Functional training:

An important component of any training programme is that it be specific to the task. A falls prevention programme should incorporate tasks relevant to a person’s daily activities (3). For instance, strength training has been found to be more effective when performed in standing rather than sitting (3).

Tai Chi:

Studies conducted in 2007 & 1996 report benefits of group based Tai Chi in falls prevention (reference quoted in 1,2).

Effects of Exercise Programmes

There are several possible mechanisms whereby falls prevention programmes are effective:

Cognitive effects

There is evidence that a large part of the benefit of exercise in preventing falls may be due to the effect on cognitive function (3).
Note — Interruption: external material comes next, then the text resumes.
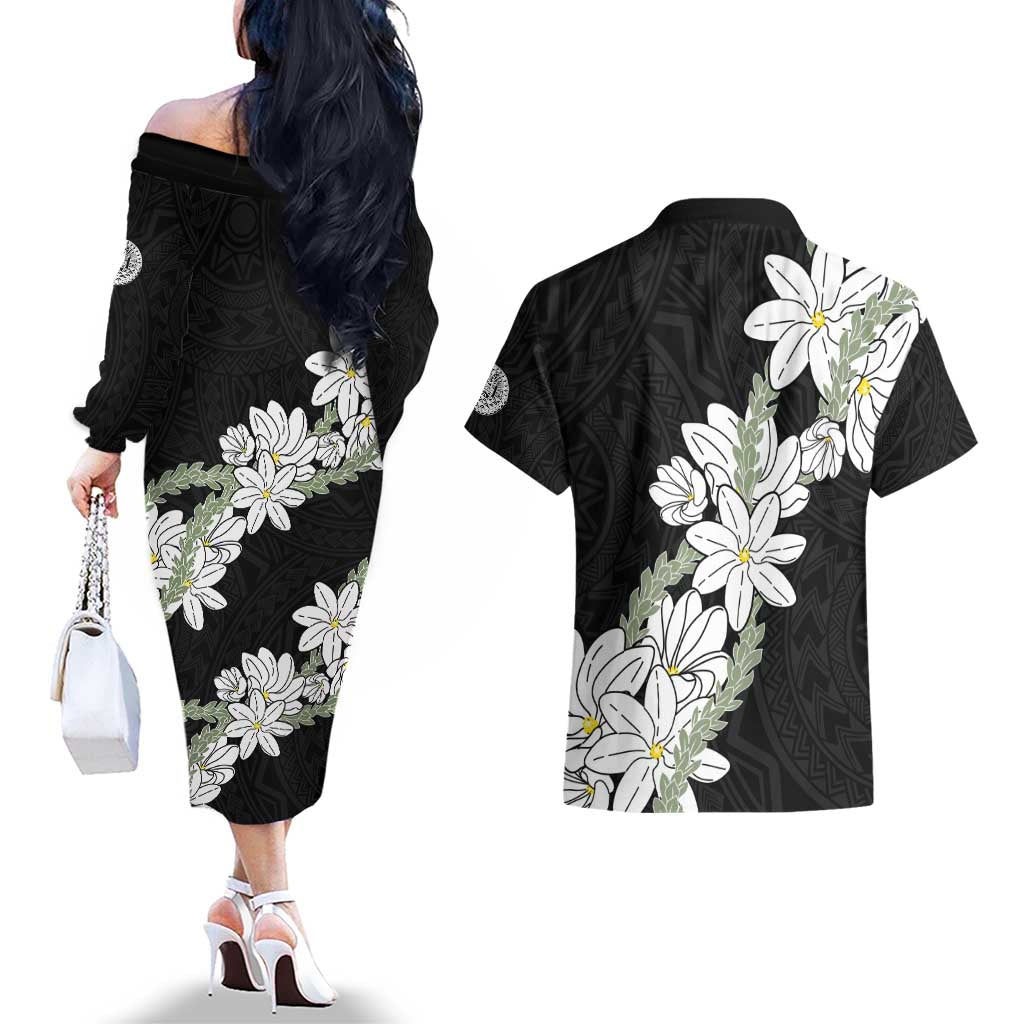 Ia Orana Tahiti Tiare Couples Matching Off The Shoulder Long Sleeve Dress and Hawaiian Shirt Black Lei LT7 - Polynesian Pride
Improved balance after exercise is most likely a result of central & peripheral neurological adaptations (3). It has long been recognized that any strength programme has both local and central effects. Improvements are almost immediate, occurring well before any structural changes in muscle. Neurological adaptations are due to changes in coordination & learning that result in improved recruitment of motor units (3). There may also be a decrease in antagonistic muscle co-activation along with improved coordination of synergistic muscles (3). Weights which are too light to have an effect on muscle cross-sectional area may still result in improved strength & coordination.

Improved strength & muscle mass:

The muscles of elderly patients are generally very responsive to training effects, as disuse atrophy is significant & progressive with age.

Increased confidence & activity levels:

People who have suffered a fall are known to be hesitant to perform tasks which place them in positions of risk. Exercise programs can work to improve confidence and reduce a person’s fear of falling (1). This leads to a greater ability to engage in physical activity.

Other factors in falls prevention

The literature details factors other than exercise which have been shown to be associated with falls reduction (1,2). In relevant individuals, consider:

1. Home hazard assessment & modification in those at risk of falling

2. Psychotropic medication withdrawal.

3. Cataract surgery.

4. The use of single-lens rather than multifocal glasses when walking on uneven ground.

References

1. Robertson, C et al (2002). Preventing injuries in older people by preventing falls: a meta-analysis of individual-level data. Journal of the American Geriatric Society, 50, 5, 905-911.

2. Sherrington, C et al (2011). Exercise to prevent falls in older adults: an updated meta-analysis & best practice recommendations. NSW Public Health Bulletin, 22, 78-83.

3. Sherrington, C & Henschke, N (2013). Why does exercise reduce falls in older people? Unrecognised contributions to motor control & cognition. British Journal of Sports Medicine, 47, 12, 730-731.